The threatened and critically endangered dwarf spider-orchid has been successfully grown to flowering stage.
Eight years ago two dwarf spider-orchid plants, thought to be extinct, were discovered near Geelong, 83 years after they had previously been seen.
Since then staff and volunteers from the Department of Environment, Land, Water and Planning (DELWP) and the Royal Botanic Gardens Victoria (RBGV) have worked to secure an off-site conservation population of the dwarf spider-orchid (Caladenia pumila). DELWP Regional Manager Environment and Natural Resources, Geoff Miller says:
“RBGV and DELWP have been working together to propagate the orchid from the tiniest of seeds collected from these two wild plants. With expert support from RBGV and its volunteers, the species appears to be on the return, with plants successfully grown and the emergence of the very first flower bud.”
According to Australasian Native Orchid Society member, Neil Anderton, they have faced many challenges including “inbred seeds as small as a dust particle, discovering the right conditions for germination to occur and then, being able to successfully transfer such a delicate seedling into a pot to grow.”

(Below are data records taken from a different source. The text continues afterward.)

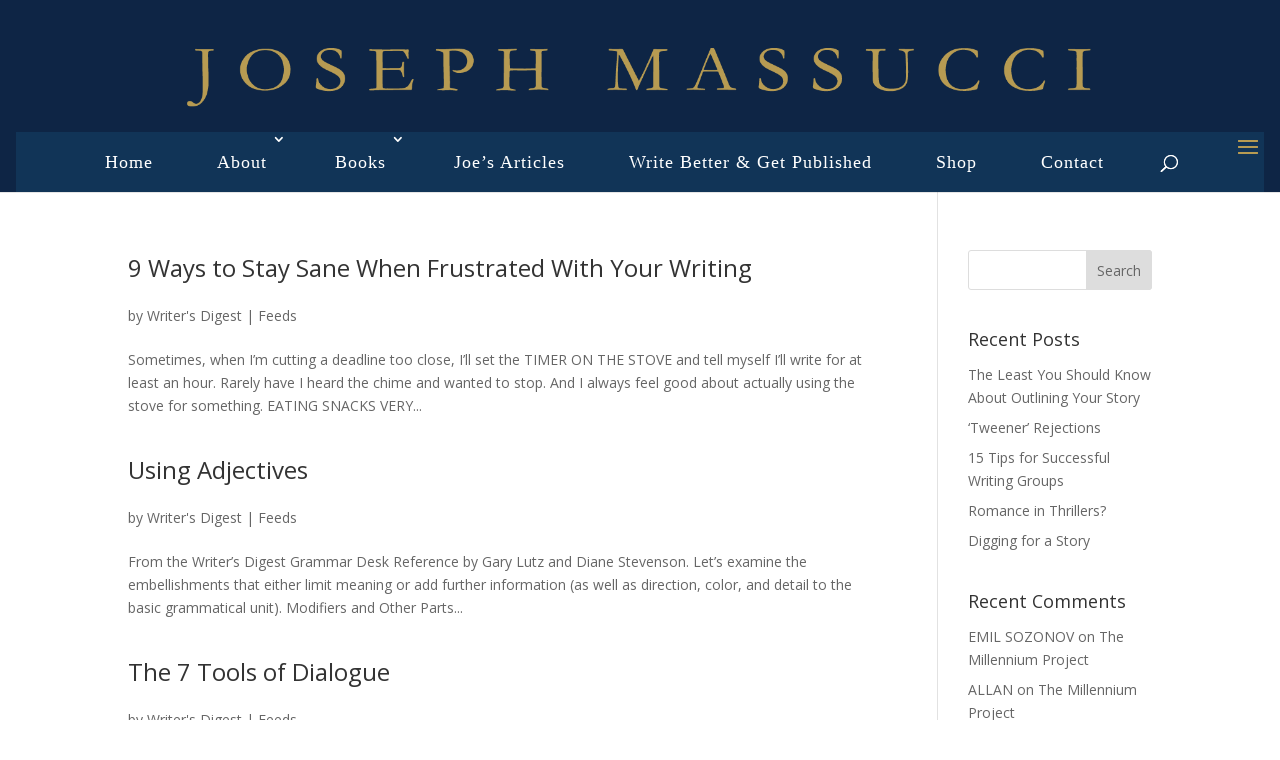

--- FILE ---
content_type: text/css
request_url: https://massucci.b-cdn.net/wp-content/litespeed/css/1c8145af6bb00ee461cadab13534454d.css?ver=4454d
body_size: 1332
content:
.pwpc-hide{display:none}.pwpc-clearfix:before,.pwpc-clearfix:after{content:"";display:table}.pwpc-clearfix::after{clear:both}.pwpc-clear{clear:both}.pwpc-text-center{text-align:center}.pwpc-text-left{text-align:left}.pwpc-text-right{text-align:right}.pwpc-error{background-color:#f2dede;color:#a94442;border:1px solid #ebccd1;padding:15px}.pwpc-mfp-popup button.mfp-arrow,.pwpc-mfp-popup button.mfp-close{background-color:transparent!important;background-image:none!important;box-shadow:none!important}.pwpc-mfp-popup figcaption{padding:0!important}.pwpc-mfp-zoom-in .mfp-content{opacity:0;-webkit-transition:all 0.3s ease-in-out;-moz-transition:all 0.3s ease-in-out;-o-transition:all 0.3s ease-in-out;transition:all 0.3s ease-in-out;-webkit-transform:scale(.8);-moz-transform:scale(.8);-ms-transform:scale(.8);-o-transform:scale(.8);transform:scale(.8)}.pwpc-mfp-popup .mfp-container,.pwpc-mfp-popup.mfp-bg{opacity:0;-ms-filter:"progid:DXImageTransform.Microsoft.Alpha(Opacity=0)";-webkit-backface-visibility:hidden;-webkit-transition:all 0.3s ease-out;transition:all 0.3s ease-out}.pwpc-mfp-popup.mfp-ready .mfp-container{opacity:1;-ms-filter:"progid:DXImageTransform.Microsoft.Alpha(Opacity=100)"}.pwpc-mfp-popup.mfp-ready.mfp-bg{opacity:.8;-ms-filter:"progid:DXImageTransform.Microsoft.Alpha(Opacity=80)"}.pwpc-mfp-popup.mfp-removing .mfp-container,.pwpc-mfp-popup.mfp-removing.mfp-bg{opacity:0;-ms-filter:"progid:DXImageTransform.Microsoft.Alpha(Opacity=0)"}.pwpc-mfp-zoom-in.mfp-ready .mfp-content{opacity:1;-webkit-transform:scale(1);-moz-transform:scale(1);-ms-transform:scale(1);-o-transform:scale(1);transform:scale(1)}.pwpc-mfp-zoom-in.mfp-removing .mfp-content{-webkit-transform:scale(.8);-moz-transform:scale(.8);-ms-transform:scale(.8);-o-transform:scale(.8);transform:scale(.8);opacity:0}.pwpc-mfp-zoom-in.mfp-bg{opacity:0;-webkit-transition:opacity 0.3s ease-out;-moz-transition:opacity 0.3s ease-out;-o-transition:opacity 0.3s ease-out;transition:opacity 0.3s ease-out}.pwpc-mfp-zoom-in.mfp-ready.mfp-bg{opacity:.8}.pwpc-mfp-zoom-in.mfp-removing.mfp-bg{opacity:0}.pwpc-bhw-widget *{-webkit-box-sizing:border-box;-moz-box-sizing:border-box;box-sizing:border-box;outline:none}.pwpc-bhw-widget{line-height:normal}.pwpc-bhw-hours-row{margin:0 0 12px 0}.pwpc-bhw-hours-row .pwpc-bhw-day-title{display:inline-block;max-width:100px;width:100%}.pwpc-bhw-hours-row .pwpc-bhw-time{display:inline-block}.pwpc-bhw-widget .pwpc-bhw-desc{font-size:13px;font-style:italic}.pwpc-bhw-hours-wrap .pwpc-bhw-day-desc{font-size:13px;font-style:italic;margin:6px 0 20px 0}.pwpc-bhw-hours-wrap .pwpc-bhw-active{font-weight:600}.pwpc-bhw-design-2 .pwpc-bhw-hours-row{border-bottom:1px solid #e7e7e7;padding:0 0 10px 0}.pwpc-bhw-design-2 .pwpc-bhw-day-desc{margin:15px 0 0 0}#pwpc-back-to-top{position:fixed;bottom:40px;right:40px;z-index:9999;width:32px;height:32px;text-align:center;line-height:30px;background:#000;color:#fff;cursor:pointer;border:0;border-radius:2px;text-decoration:none;transition:opacity 0.2s ease-out;opacity:0}#pwpc-back-to-top:hover{background:#555;color:#fff}#pwpc-back-to-top.pwpc-ss-show{opacity:1}.pwpc-sec-invisible-recaptcha{margin-bottom:16px;clear:both}.pwpc-sec-cap-lbl{display:block}.pwpc-sec-copy-prct-alert{padding:10px;position:fixed;margin:auto;max-width:600px;min-width:250px;top:50%;left:50%;text-align:center;color:#a94442;background-color:#f2dede;border:1px solid #ebccd1;line-height:normal;z-index:99;font-size:14px;word-break:break-word;word-wrap:break-word;-webkit-transform:translate(-50%,-50%);transform:translate(-50%,-50%);display:none}.pwpc-sec-copy-prct-alert p{margin:0 0 10px 0}.pwpc-sec-copy-prct-alert p:last-child{margin:0}.pwpc-column,.pwpc-columns{-webkit-box-sizing:border-box;-moz-box-sizing:border-box;box-sizing:border-box;outline:none}.pwpc-column{position:relative;float:left}.pwpc-columns{position:relative;padding-left:.9375em;padding-right:.9375em;float:left;width:100%}@media only screen and (min-width:40.0625em){.pwpc-col-1{width:8.33333%}.pwpc-col-2{width:16.66667%}.pwpc-col-3{width:25%}.pwpc-col-4{width:33.33333%}.pwpc-col-5{width:41.66667%}.pwpc-col-6{width:50%}.pwpc-col-7{width:58.33333%}.pwpc-col-8{width:66.66667%}.pwpc-col-9{width:75%}.pwpc-col-10{width:83.33333%}.pwpc-col-11{width:91.66667%}.pwpc-col-12{width:100%}}.pwpc-icolumn,.pwpc-icolumns{position:relative;padding-left:.9375em;padding-right:.9375em;display:inline-block;width:100%;vertical-align:top;-webkit-box-sizing:border-box;-moz-box-sizing:border-box;box-sizing:border-box}@media only screen and (min-width:40.0625em){.pwpc-icol-1{width:100%}.pwpc-icol-2{width:50%}.pwpc-icol-3{width:33.33333%}.pwpc-icol-4{width:25%}.pwpc-icol-5{width:20%}.pwpc-icol-6{width:16.66667%}.pwpc-icol-7{width:14.2857%}.pwpc-icol-8{width:12.5%}.pwpc-icol-9{width:11.11%}.pwpc-icol-10{width:10%}.pwpc-icol-11{width:9.09%}.pwpc-icol-12{width:8.33333%}}@media only screen and (min-width:40.0625em){.pwpc-ccol-1{width:10%}.pwpc-ccol-2{width:20%}.pwpc-ccol-3{width:30%}.pwpc-ccol-4{width:40%}.pwpc-ccol-5{width:50%}.pwpc-ccol-6{width:60%}.pwpc-ccol-7{width:70%}.pwpc-ccol-8{width:80%}.pwpc-ccol-9{width:90%}.pwpc-ccol-10{width:100%}}.pwpc-loader{display:none;text-align:center}.pwpc-loader-full{position:absolute;left:0;right:0;top:0;bottom:0;background:rgb(255 255 255 / .6)}.pwpc-loader-full .pwpc-loading-bar{position:relative;top:49%}.pwpc-loading-bar{-webkit-animation:1s ease-in-out 0s normal none infinite running pwpc-loader;animation:1s ease-in-out 0s normal none infinite running pwpc-loader;border-radius:4px;display:inline-block;height:29px;margin-right:1px;width:6px;box-sizing:border-box}.pwpc-loading-bar:nth-child(1){background-color:#3498db}.pwpc-loading-bar:nth-child(2){-webkit-animation-delay:90ms;animation-delay:90ms;background-color:#e74c3c}.pwpc-loading-bar:nth-child(3){-webkit-animation-delay:0.18s;animation-delay:0.18s;background-color:#f1c40f}.pwpc-loading-bar:nth-child(4){-webkit-animation-delay:0.27s;animation-delay:0.27s;background-color:#2ecc71}@-webkit-keyframes pwpc-loader{0%,40%{-webkit-transform:scale(1)}20%{-webkit-transform:scale(1,2.2)}}@keyframes pwpc-loader{0%,40%{-webkit-transform:scale(1);transform:scale(1)}20%{-webkit-transform:scale(1,2.2);transform:scale(1,2.2)}}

“The journey to recover this orchid to the point where it is self-sustainable has only just begun and may take up to ten years,” says RBGV Horticulturalist (Nursery), Chris Jenek. “The lack of genetic diversity could prove detrimental to the population, limiting its ability to adapt to changing environmental conditions; merely having a large population does not negate the need for genetic diversity to ensure its survival.”
The dwarf spider-orchid is listed as ‘Threatened’ under the Flora and Fauna Guarantee (FFG) Act and is listed as ‘Critically Endangered’ under the Commonwealth Government’s Environment Protection and Biodiversity Conservation (EPBC) Act.
This project is supported by Corangamite CMA through funding from the Australian Government’s National Landcare Programme.